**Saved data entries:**
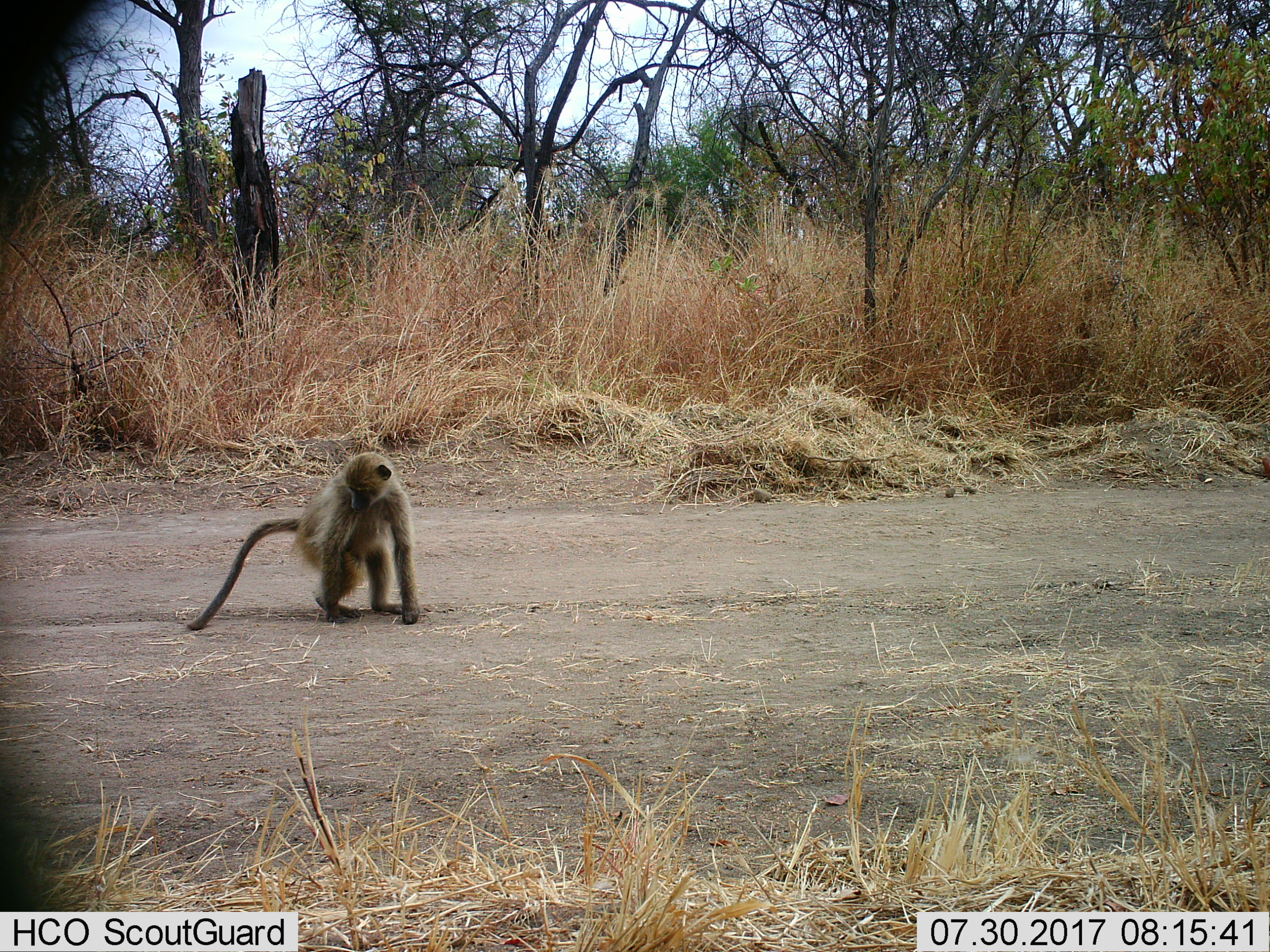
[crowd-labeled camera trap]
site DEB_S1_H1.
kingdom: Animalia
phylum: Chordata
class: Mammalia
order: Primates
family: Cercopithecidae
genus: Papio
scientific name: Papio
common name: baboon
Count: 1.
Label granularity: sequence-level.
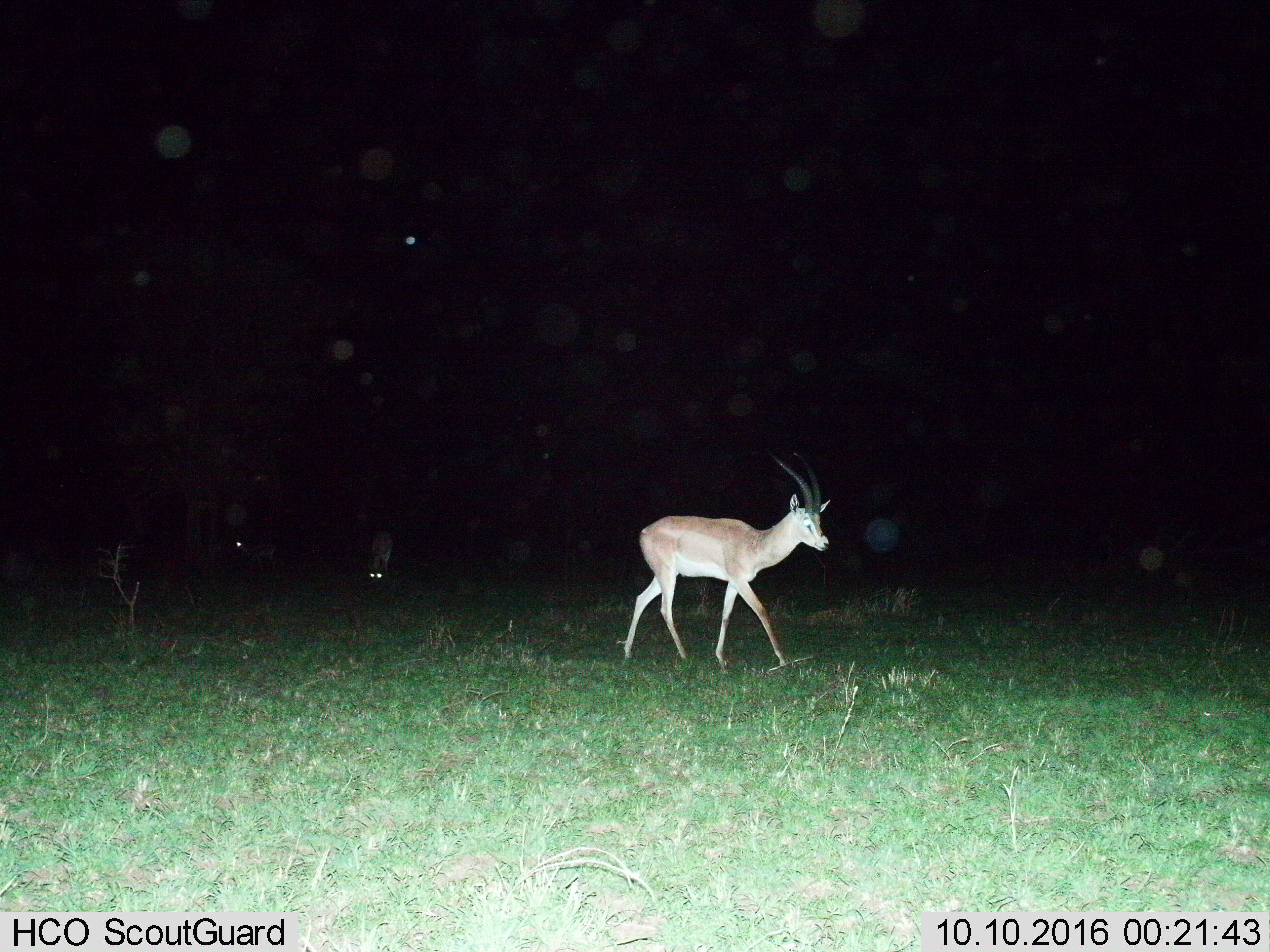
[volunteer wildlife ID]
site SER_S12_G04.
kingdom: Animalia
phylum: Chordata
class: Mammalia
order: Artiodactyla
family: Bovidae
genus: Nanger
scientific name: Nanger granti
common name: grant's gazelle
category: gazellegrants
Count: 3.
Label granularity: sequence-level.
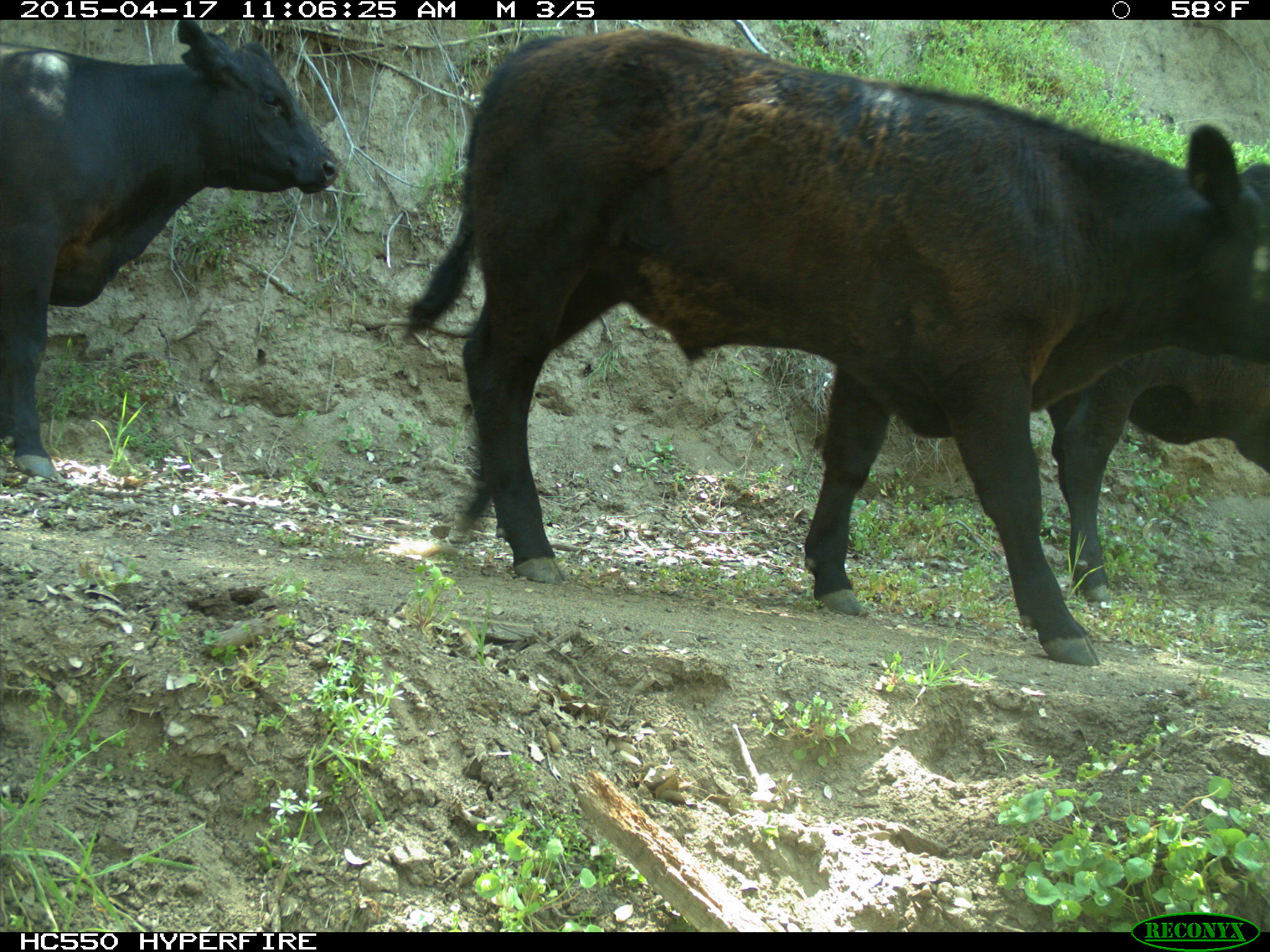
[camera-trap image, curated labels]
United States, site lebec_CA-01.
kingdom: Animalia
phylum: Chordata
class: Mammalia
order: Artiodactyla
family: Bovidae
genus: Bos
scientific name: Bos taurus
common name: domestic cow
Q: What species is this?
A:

**Aim of the task:** For every entry above, please output the text exactly and leave any picture behind.

**Exercise output:**
[crowd-labeled camera trap]
site DEB_S1_H1.
kingdom: Animalia
phylum: Chordata
class: Mammalia
order: Primates
family: Cercopithecidae
genus: Papio
scientific name: Papio
common name: baboon
Count: 1.
Label granularity: sequence-level.
[volunteer wildlife ID]
site SER_S12_G04.
kingdom: Animalia
phylum: Chordata
class: Mammalia
order: Artiodactyla
family: Bovidae
genus: Nanger
scientific name: Nanger granti
common name: grant's gazelle
category: gazellegrants
Count: 3.
Label granularity: sequence-level.
[camera-trap image, curated labels]
United States, site lebec_CA-01.
kingdom: Animalia
phylum: Chordata
class: Mammalia
order: Artiodactyla
family: Bovidae
genus: Bos
scientific name: Bos taurus
common name: domestic cow
Q: What species is this?
A:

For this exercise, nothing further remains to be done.